Madness and method

10 May 2012 | Authors, Reviews

Juha Hurme. Photo: Stefan Bremer

One day during Advent in Helsinki the narrator in the novel Hullu (‘The lunatic’, Teos, 2012), a middle-aged man, goes mad.

Complete confusion fills his mind. He thinks he must be dead, but nevertheless manages to knock on the door of the mental hospital. To his amazement, he is admitted to the yellow building.

Because the boundaries between reality and self are, for him, completely blurred, he believes that the people in the hospital know absolutely everything about his unsuccessful life, and that he must expect humiliations and punishments. The people in white coats are aliens, or perhaps holograms.

In one of the rooms of the next venue, the white building, he sees his mother as she was 30 years ago. His room-mate is some kind of observer, the toilet door is a gateway to oblivion, the Gateway of Final Departure.

Our man tries to find consolation and sense in reading and in his books. But how a poem by Bertolt Brecht describes, in exact detail, his life-story! The pain of knowing! The paralysis of fear! ‘It was one hundred per cent pure, genuine terror – odourless, colourless and tasteless, free of causes and consequences.’

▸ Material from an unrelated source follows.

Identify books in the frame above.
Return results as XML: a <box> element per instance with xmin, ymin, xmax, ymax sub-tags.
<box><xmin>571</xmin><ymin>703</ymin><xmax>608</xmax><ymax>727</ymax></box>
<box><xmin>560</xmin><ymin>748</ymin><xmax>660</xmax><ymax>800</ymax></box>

Time works very strangely, but a slow return to a shared reality begins. A notice board gives details of how life in the third, grey building works. Breakfast: 8.00. Lunch: 11.45. That is understandable, but what does this mean: ‘Clothing care individual’?

Becoming acquainted with other patients gradually brings social turning points. In the mornings, the sounds of the building have a soothing effect: ‘It was new that I began to perceive that there were other people pottering about, with their sorrows, their joys, their loves and their confusions’. ‘… I was once more a part of life, although I had only a very small stake in it. You can feel and communicate by listening, too, even if nothing more were ever to happen.’ Terror subsides.

‘I am but mad north-north-west; when the wind is southerly I know a hawk from a handsaw,’ said Hamlet: the return of a thespian begins gradually. He recognises the difference between illusion and delusion.

Around New Year the patients act, as a read-through, a play written and directed by the narrator. It tells the story of Josef Julius Wecksell, a Finnish poet who wrote verse and plays in Turku in mid-19th century until he went mad and spent 42 years in the silence of a mental hospital. The play, however, moves freely between the late16th century and the year 2015.

‘Though this be madness, yet there is method in’t.’ The entire script of the play is included in the novel: its 65 pages include comments by both the director and the actors as well as events external to the drama. The performance ends with one of the patients playing air guitar. ‘We drank our evening tea. Mikko [a nurse] stayed on to supervise and we other actors swallowed our medicines and passed out into our beds. The rockets exploded and the year changed, I presume, but of that we no longer knew anything.’

‘What a piece of work is a man! how noble in reason! how infinite in faculty!’ The narrator gradually picks up the pieces, rediscovering his reason, his nearest and dearest and his place in the world.

In this, his third novel, the theatre director and dramatist Juha Hurme (born 1959) describes a psychosis and recovery from it. In his story, he weaves a complete play text together with the stories of his main character and his fellow patients; a vivid imagination may play its part in the descent into madness, but it can also play a strong part in surviving it.

The reader of Hullu empathises with the patients, whom Hurme describes with artless but profound humour and deep sympathy: both human tragedy and comedy live behind the closed doors of the mental hospital.

Hurme’s main character takes up the role of a dramaturge in the closed community, simultaneously rebuilding his own self-understanding. ‘All relations in the world are interactive relations.’